Şunu da eklemek gerekir ki, yakın gelecekte Avustralya ve ABD gibi ülkelerden gelecek LNG ile bölgede ciddi anlamda gaz rekabetinin yaşanacak olması da Netanyahu’yu gerek düzenleyici otoritenin, gerekse vatandaşların itirazlarını dinlemeden, gaz sahalarının özel şirketler tarafından ticarileştirilmesini içeren anlaşmayı onaylamasına neden oldu.
– Türkiye’nin 3 şartı
İsrail’den gelen doğalgaz işbirliği temelli açıklamalar sonrasında benzer doğalgaz projelerine bir süredir talip olduklarını açıkça duyuran bazı Türk enerji şirketlerinin borsadaki değerlerinde ciddi yükselişler görülürken, Türk tarafının konuyla ilgili ilk açıklaması ise Cumhurbaşkanlığı sözcüsü İbrahim Kalın’dan geldi:
“İsrail’le ilişkilerimizin tekrardan başlaması için 3 şartımız vardı. Biliyorsunuz birincisini yerine getirip Mavi Marmara için özür dilediler. İkinci ve üçüncü şartımız henüz yerine getirilmiş değil. O şartlar da Mavi Marmara için tazminat ve Gazze’ye ambargonun tamamen kaldırılması. Bu şartlar sağlanmadıkça İsrail’le herhangi bir ilişki kurmamızın ihtimali yoktur.”
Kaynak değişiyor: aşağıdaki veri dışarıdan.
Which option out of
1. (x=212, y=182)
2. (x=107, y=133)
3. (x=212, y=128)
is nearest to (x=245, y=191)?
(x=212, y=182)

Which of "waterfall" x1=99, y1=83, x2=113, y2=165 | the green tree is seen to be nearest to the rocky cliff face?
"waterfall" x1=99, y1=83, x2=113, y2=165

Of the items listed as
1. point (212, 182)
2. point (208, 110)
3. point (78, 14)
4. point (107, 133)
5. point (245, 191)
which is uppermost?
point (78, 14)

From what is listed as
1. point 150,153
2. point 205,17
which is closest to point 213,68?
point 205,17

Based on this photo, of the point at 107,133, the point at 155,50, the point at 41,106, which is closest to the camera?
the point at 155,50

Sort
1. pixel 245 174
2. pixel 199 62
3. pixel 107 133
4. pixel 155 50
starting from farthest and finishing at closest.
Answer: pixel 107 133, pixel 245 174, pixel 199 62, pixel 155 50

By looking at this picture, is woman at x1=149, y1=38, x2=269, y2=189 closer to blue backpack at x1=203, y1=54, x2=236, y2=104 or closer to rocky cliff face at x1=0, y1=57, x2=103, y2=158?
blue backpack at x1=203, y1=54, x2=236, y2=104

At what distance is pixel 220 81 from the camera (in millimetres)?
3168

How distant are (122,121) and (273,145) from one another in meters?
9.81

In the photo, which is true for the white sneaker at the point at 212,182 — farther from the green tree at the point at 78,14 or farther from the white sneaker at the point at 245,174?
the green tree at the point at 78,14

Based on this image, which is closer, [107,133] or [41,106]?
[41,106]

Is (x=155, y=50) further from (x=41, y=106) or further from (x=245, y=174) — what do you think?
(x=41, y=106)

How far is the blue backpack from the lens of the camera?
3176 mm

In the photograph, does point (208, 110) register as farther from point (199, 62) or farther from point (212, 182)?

ABD Başkanı Barack Obama’nın İsrail ziyareti sırasında, Netanyahu’nun telefonla Türkiye’den özür dilemesi ile birlikte 1. şart yerine getirilmişti. Aralık ayının ikinci yarısında İsrail basınında çıkan haberlere göre ise, Dışişleri Bakanlığı Müsteşarı Feridun Sinirlioğlu ile Roma ve Zürih’te yapılan görüşmeler sonrasında, İsrail’in Türkiye’ye 20 milyon dolar ödemesinde mutabık kalındı. Ancak 3. şart olan ambargonun kaldırılması ile ilgili olarak nasıl bir formül geliştirilmeye çalışıldığı merak ediliyordu.
Gazze’de yaşayan 1.6 milyon Filistinli, 2007 yılından bu yana, İsrail ambargosu nedeniyle temel insan haklarının yanı sıra, temel gıda maddelerinden bile yoksun bir hayatı sürdürmeye çabalıyor.
2015 Aralık ayının üçüncü çeyreğine gelindiğinde, İsviçre’nin Zürih kentinde, Sinirlioğlu ile Netanyahu’nun özel temsilcisi Joseph Ciechanover ve MOSSAD Başkanı Yossi Kohen arasında yürütülen müzakerelerde, “Gazze’ye yönelik ambargonun kaldırılması” şartında da ilerleme sağlandığı öğrenildi ancak detaylar açıklanmadı.
Reuters’in 20 Aralık tarihli bir haberinde, ismi açıklanmadan sözlerine yer verilen üst düzey bir Türk yetkili konuyla ilgili şunları söyledi:
“Ablukanın kalkması ile ilgili büyük bir gelişme yaşanıyor. İsrail ile görüşmelerimizde nihai bir anlaşmaya yakınız, ve bunun gerçekleşmesinin uzun süreceğini sanmıyoruz.”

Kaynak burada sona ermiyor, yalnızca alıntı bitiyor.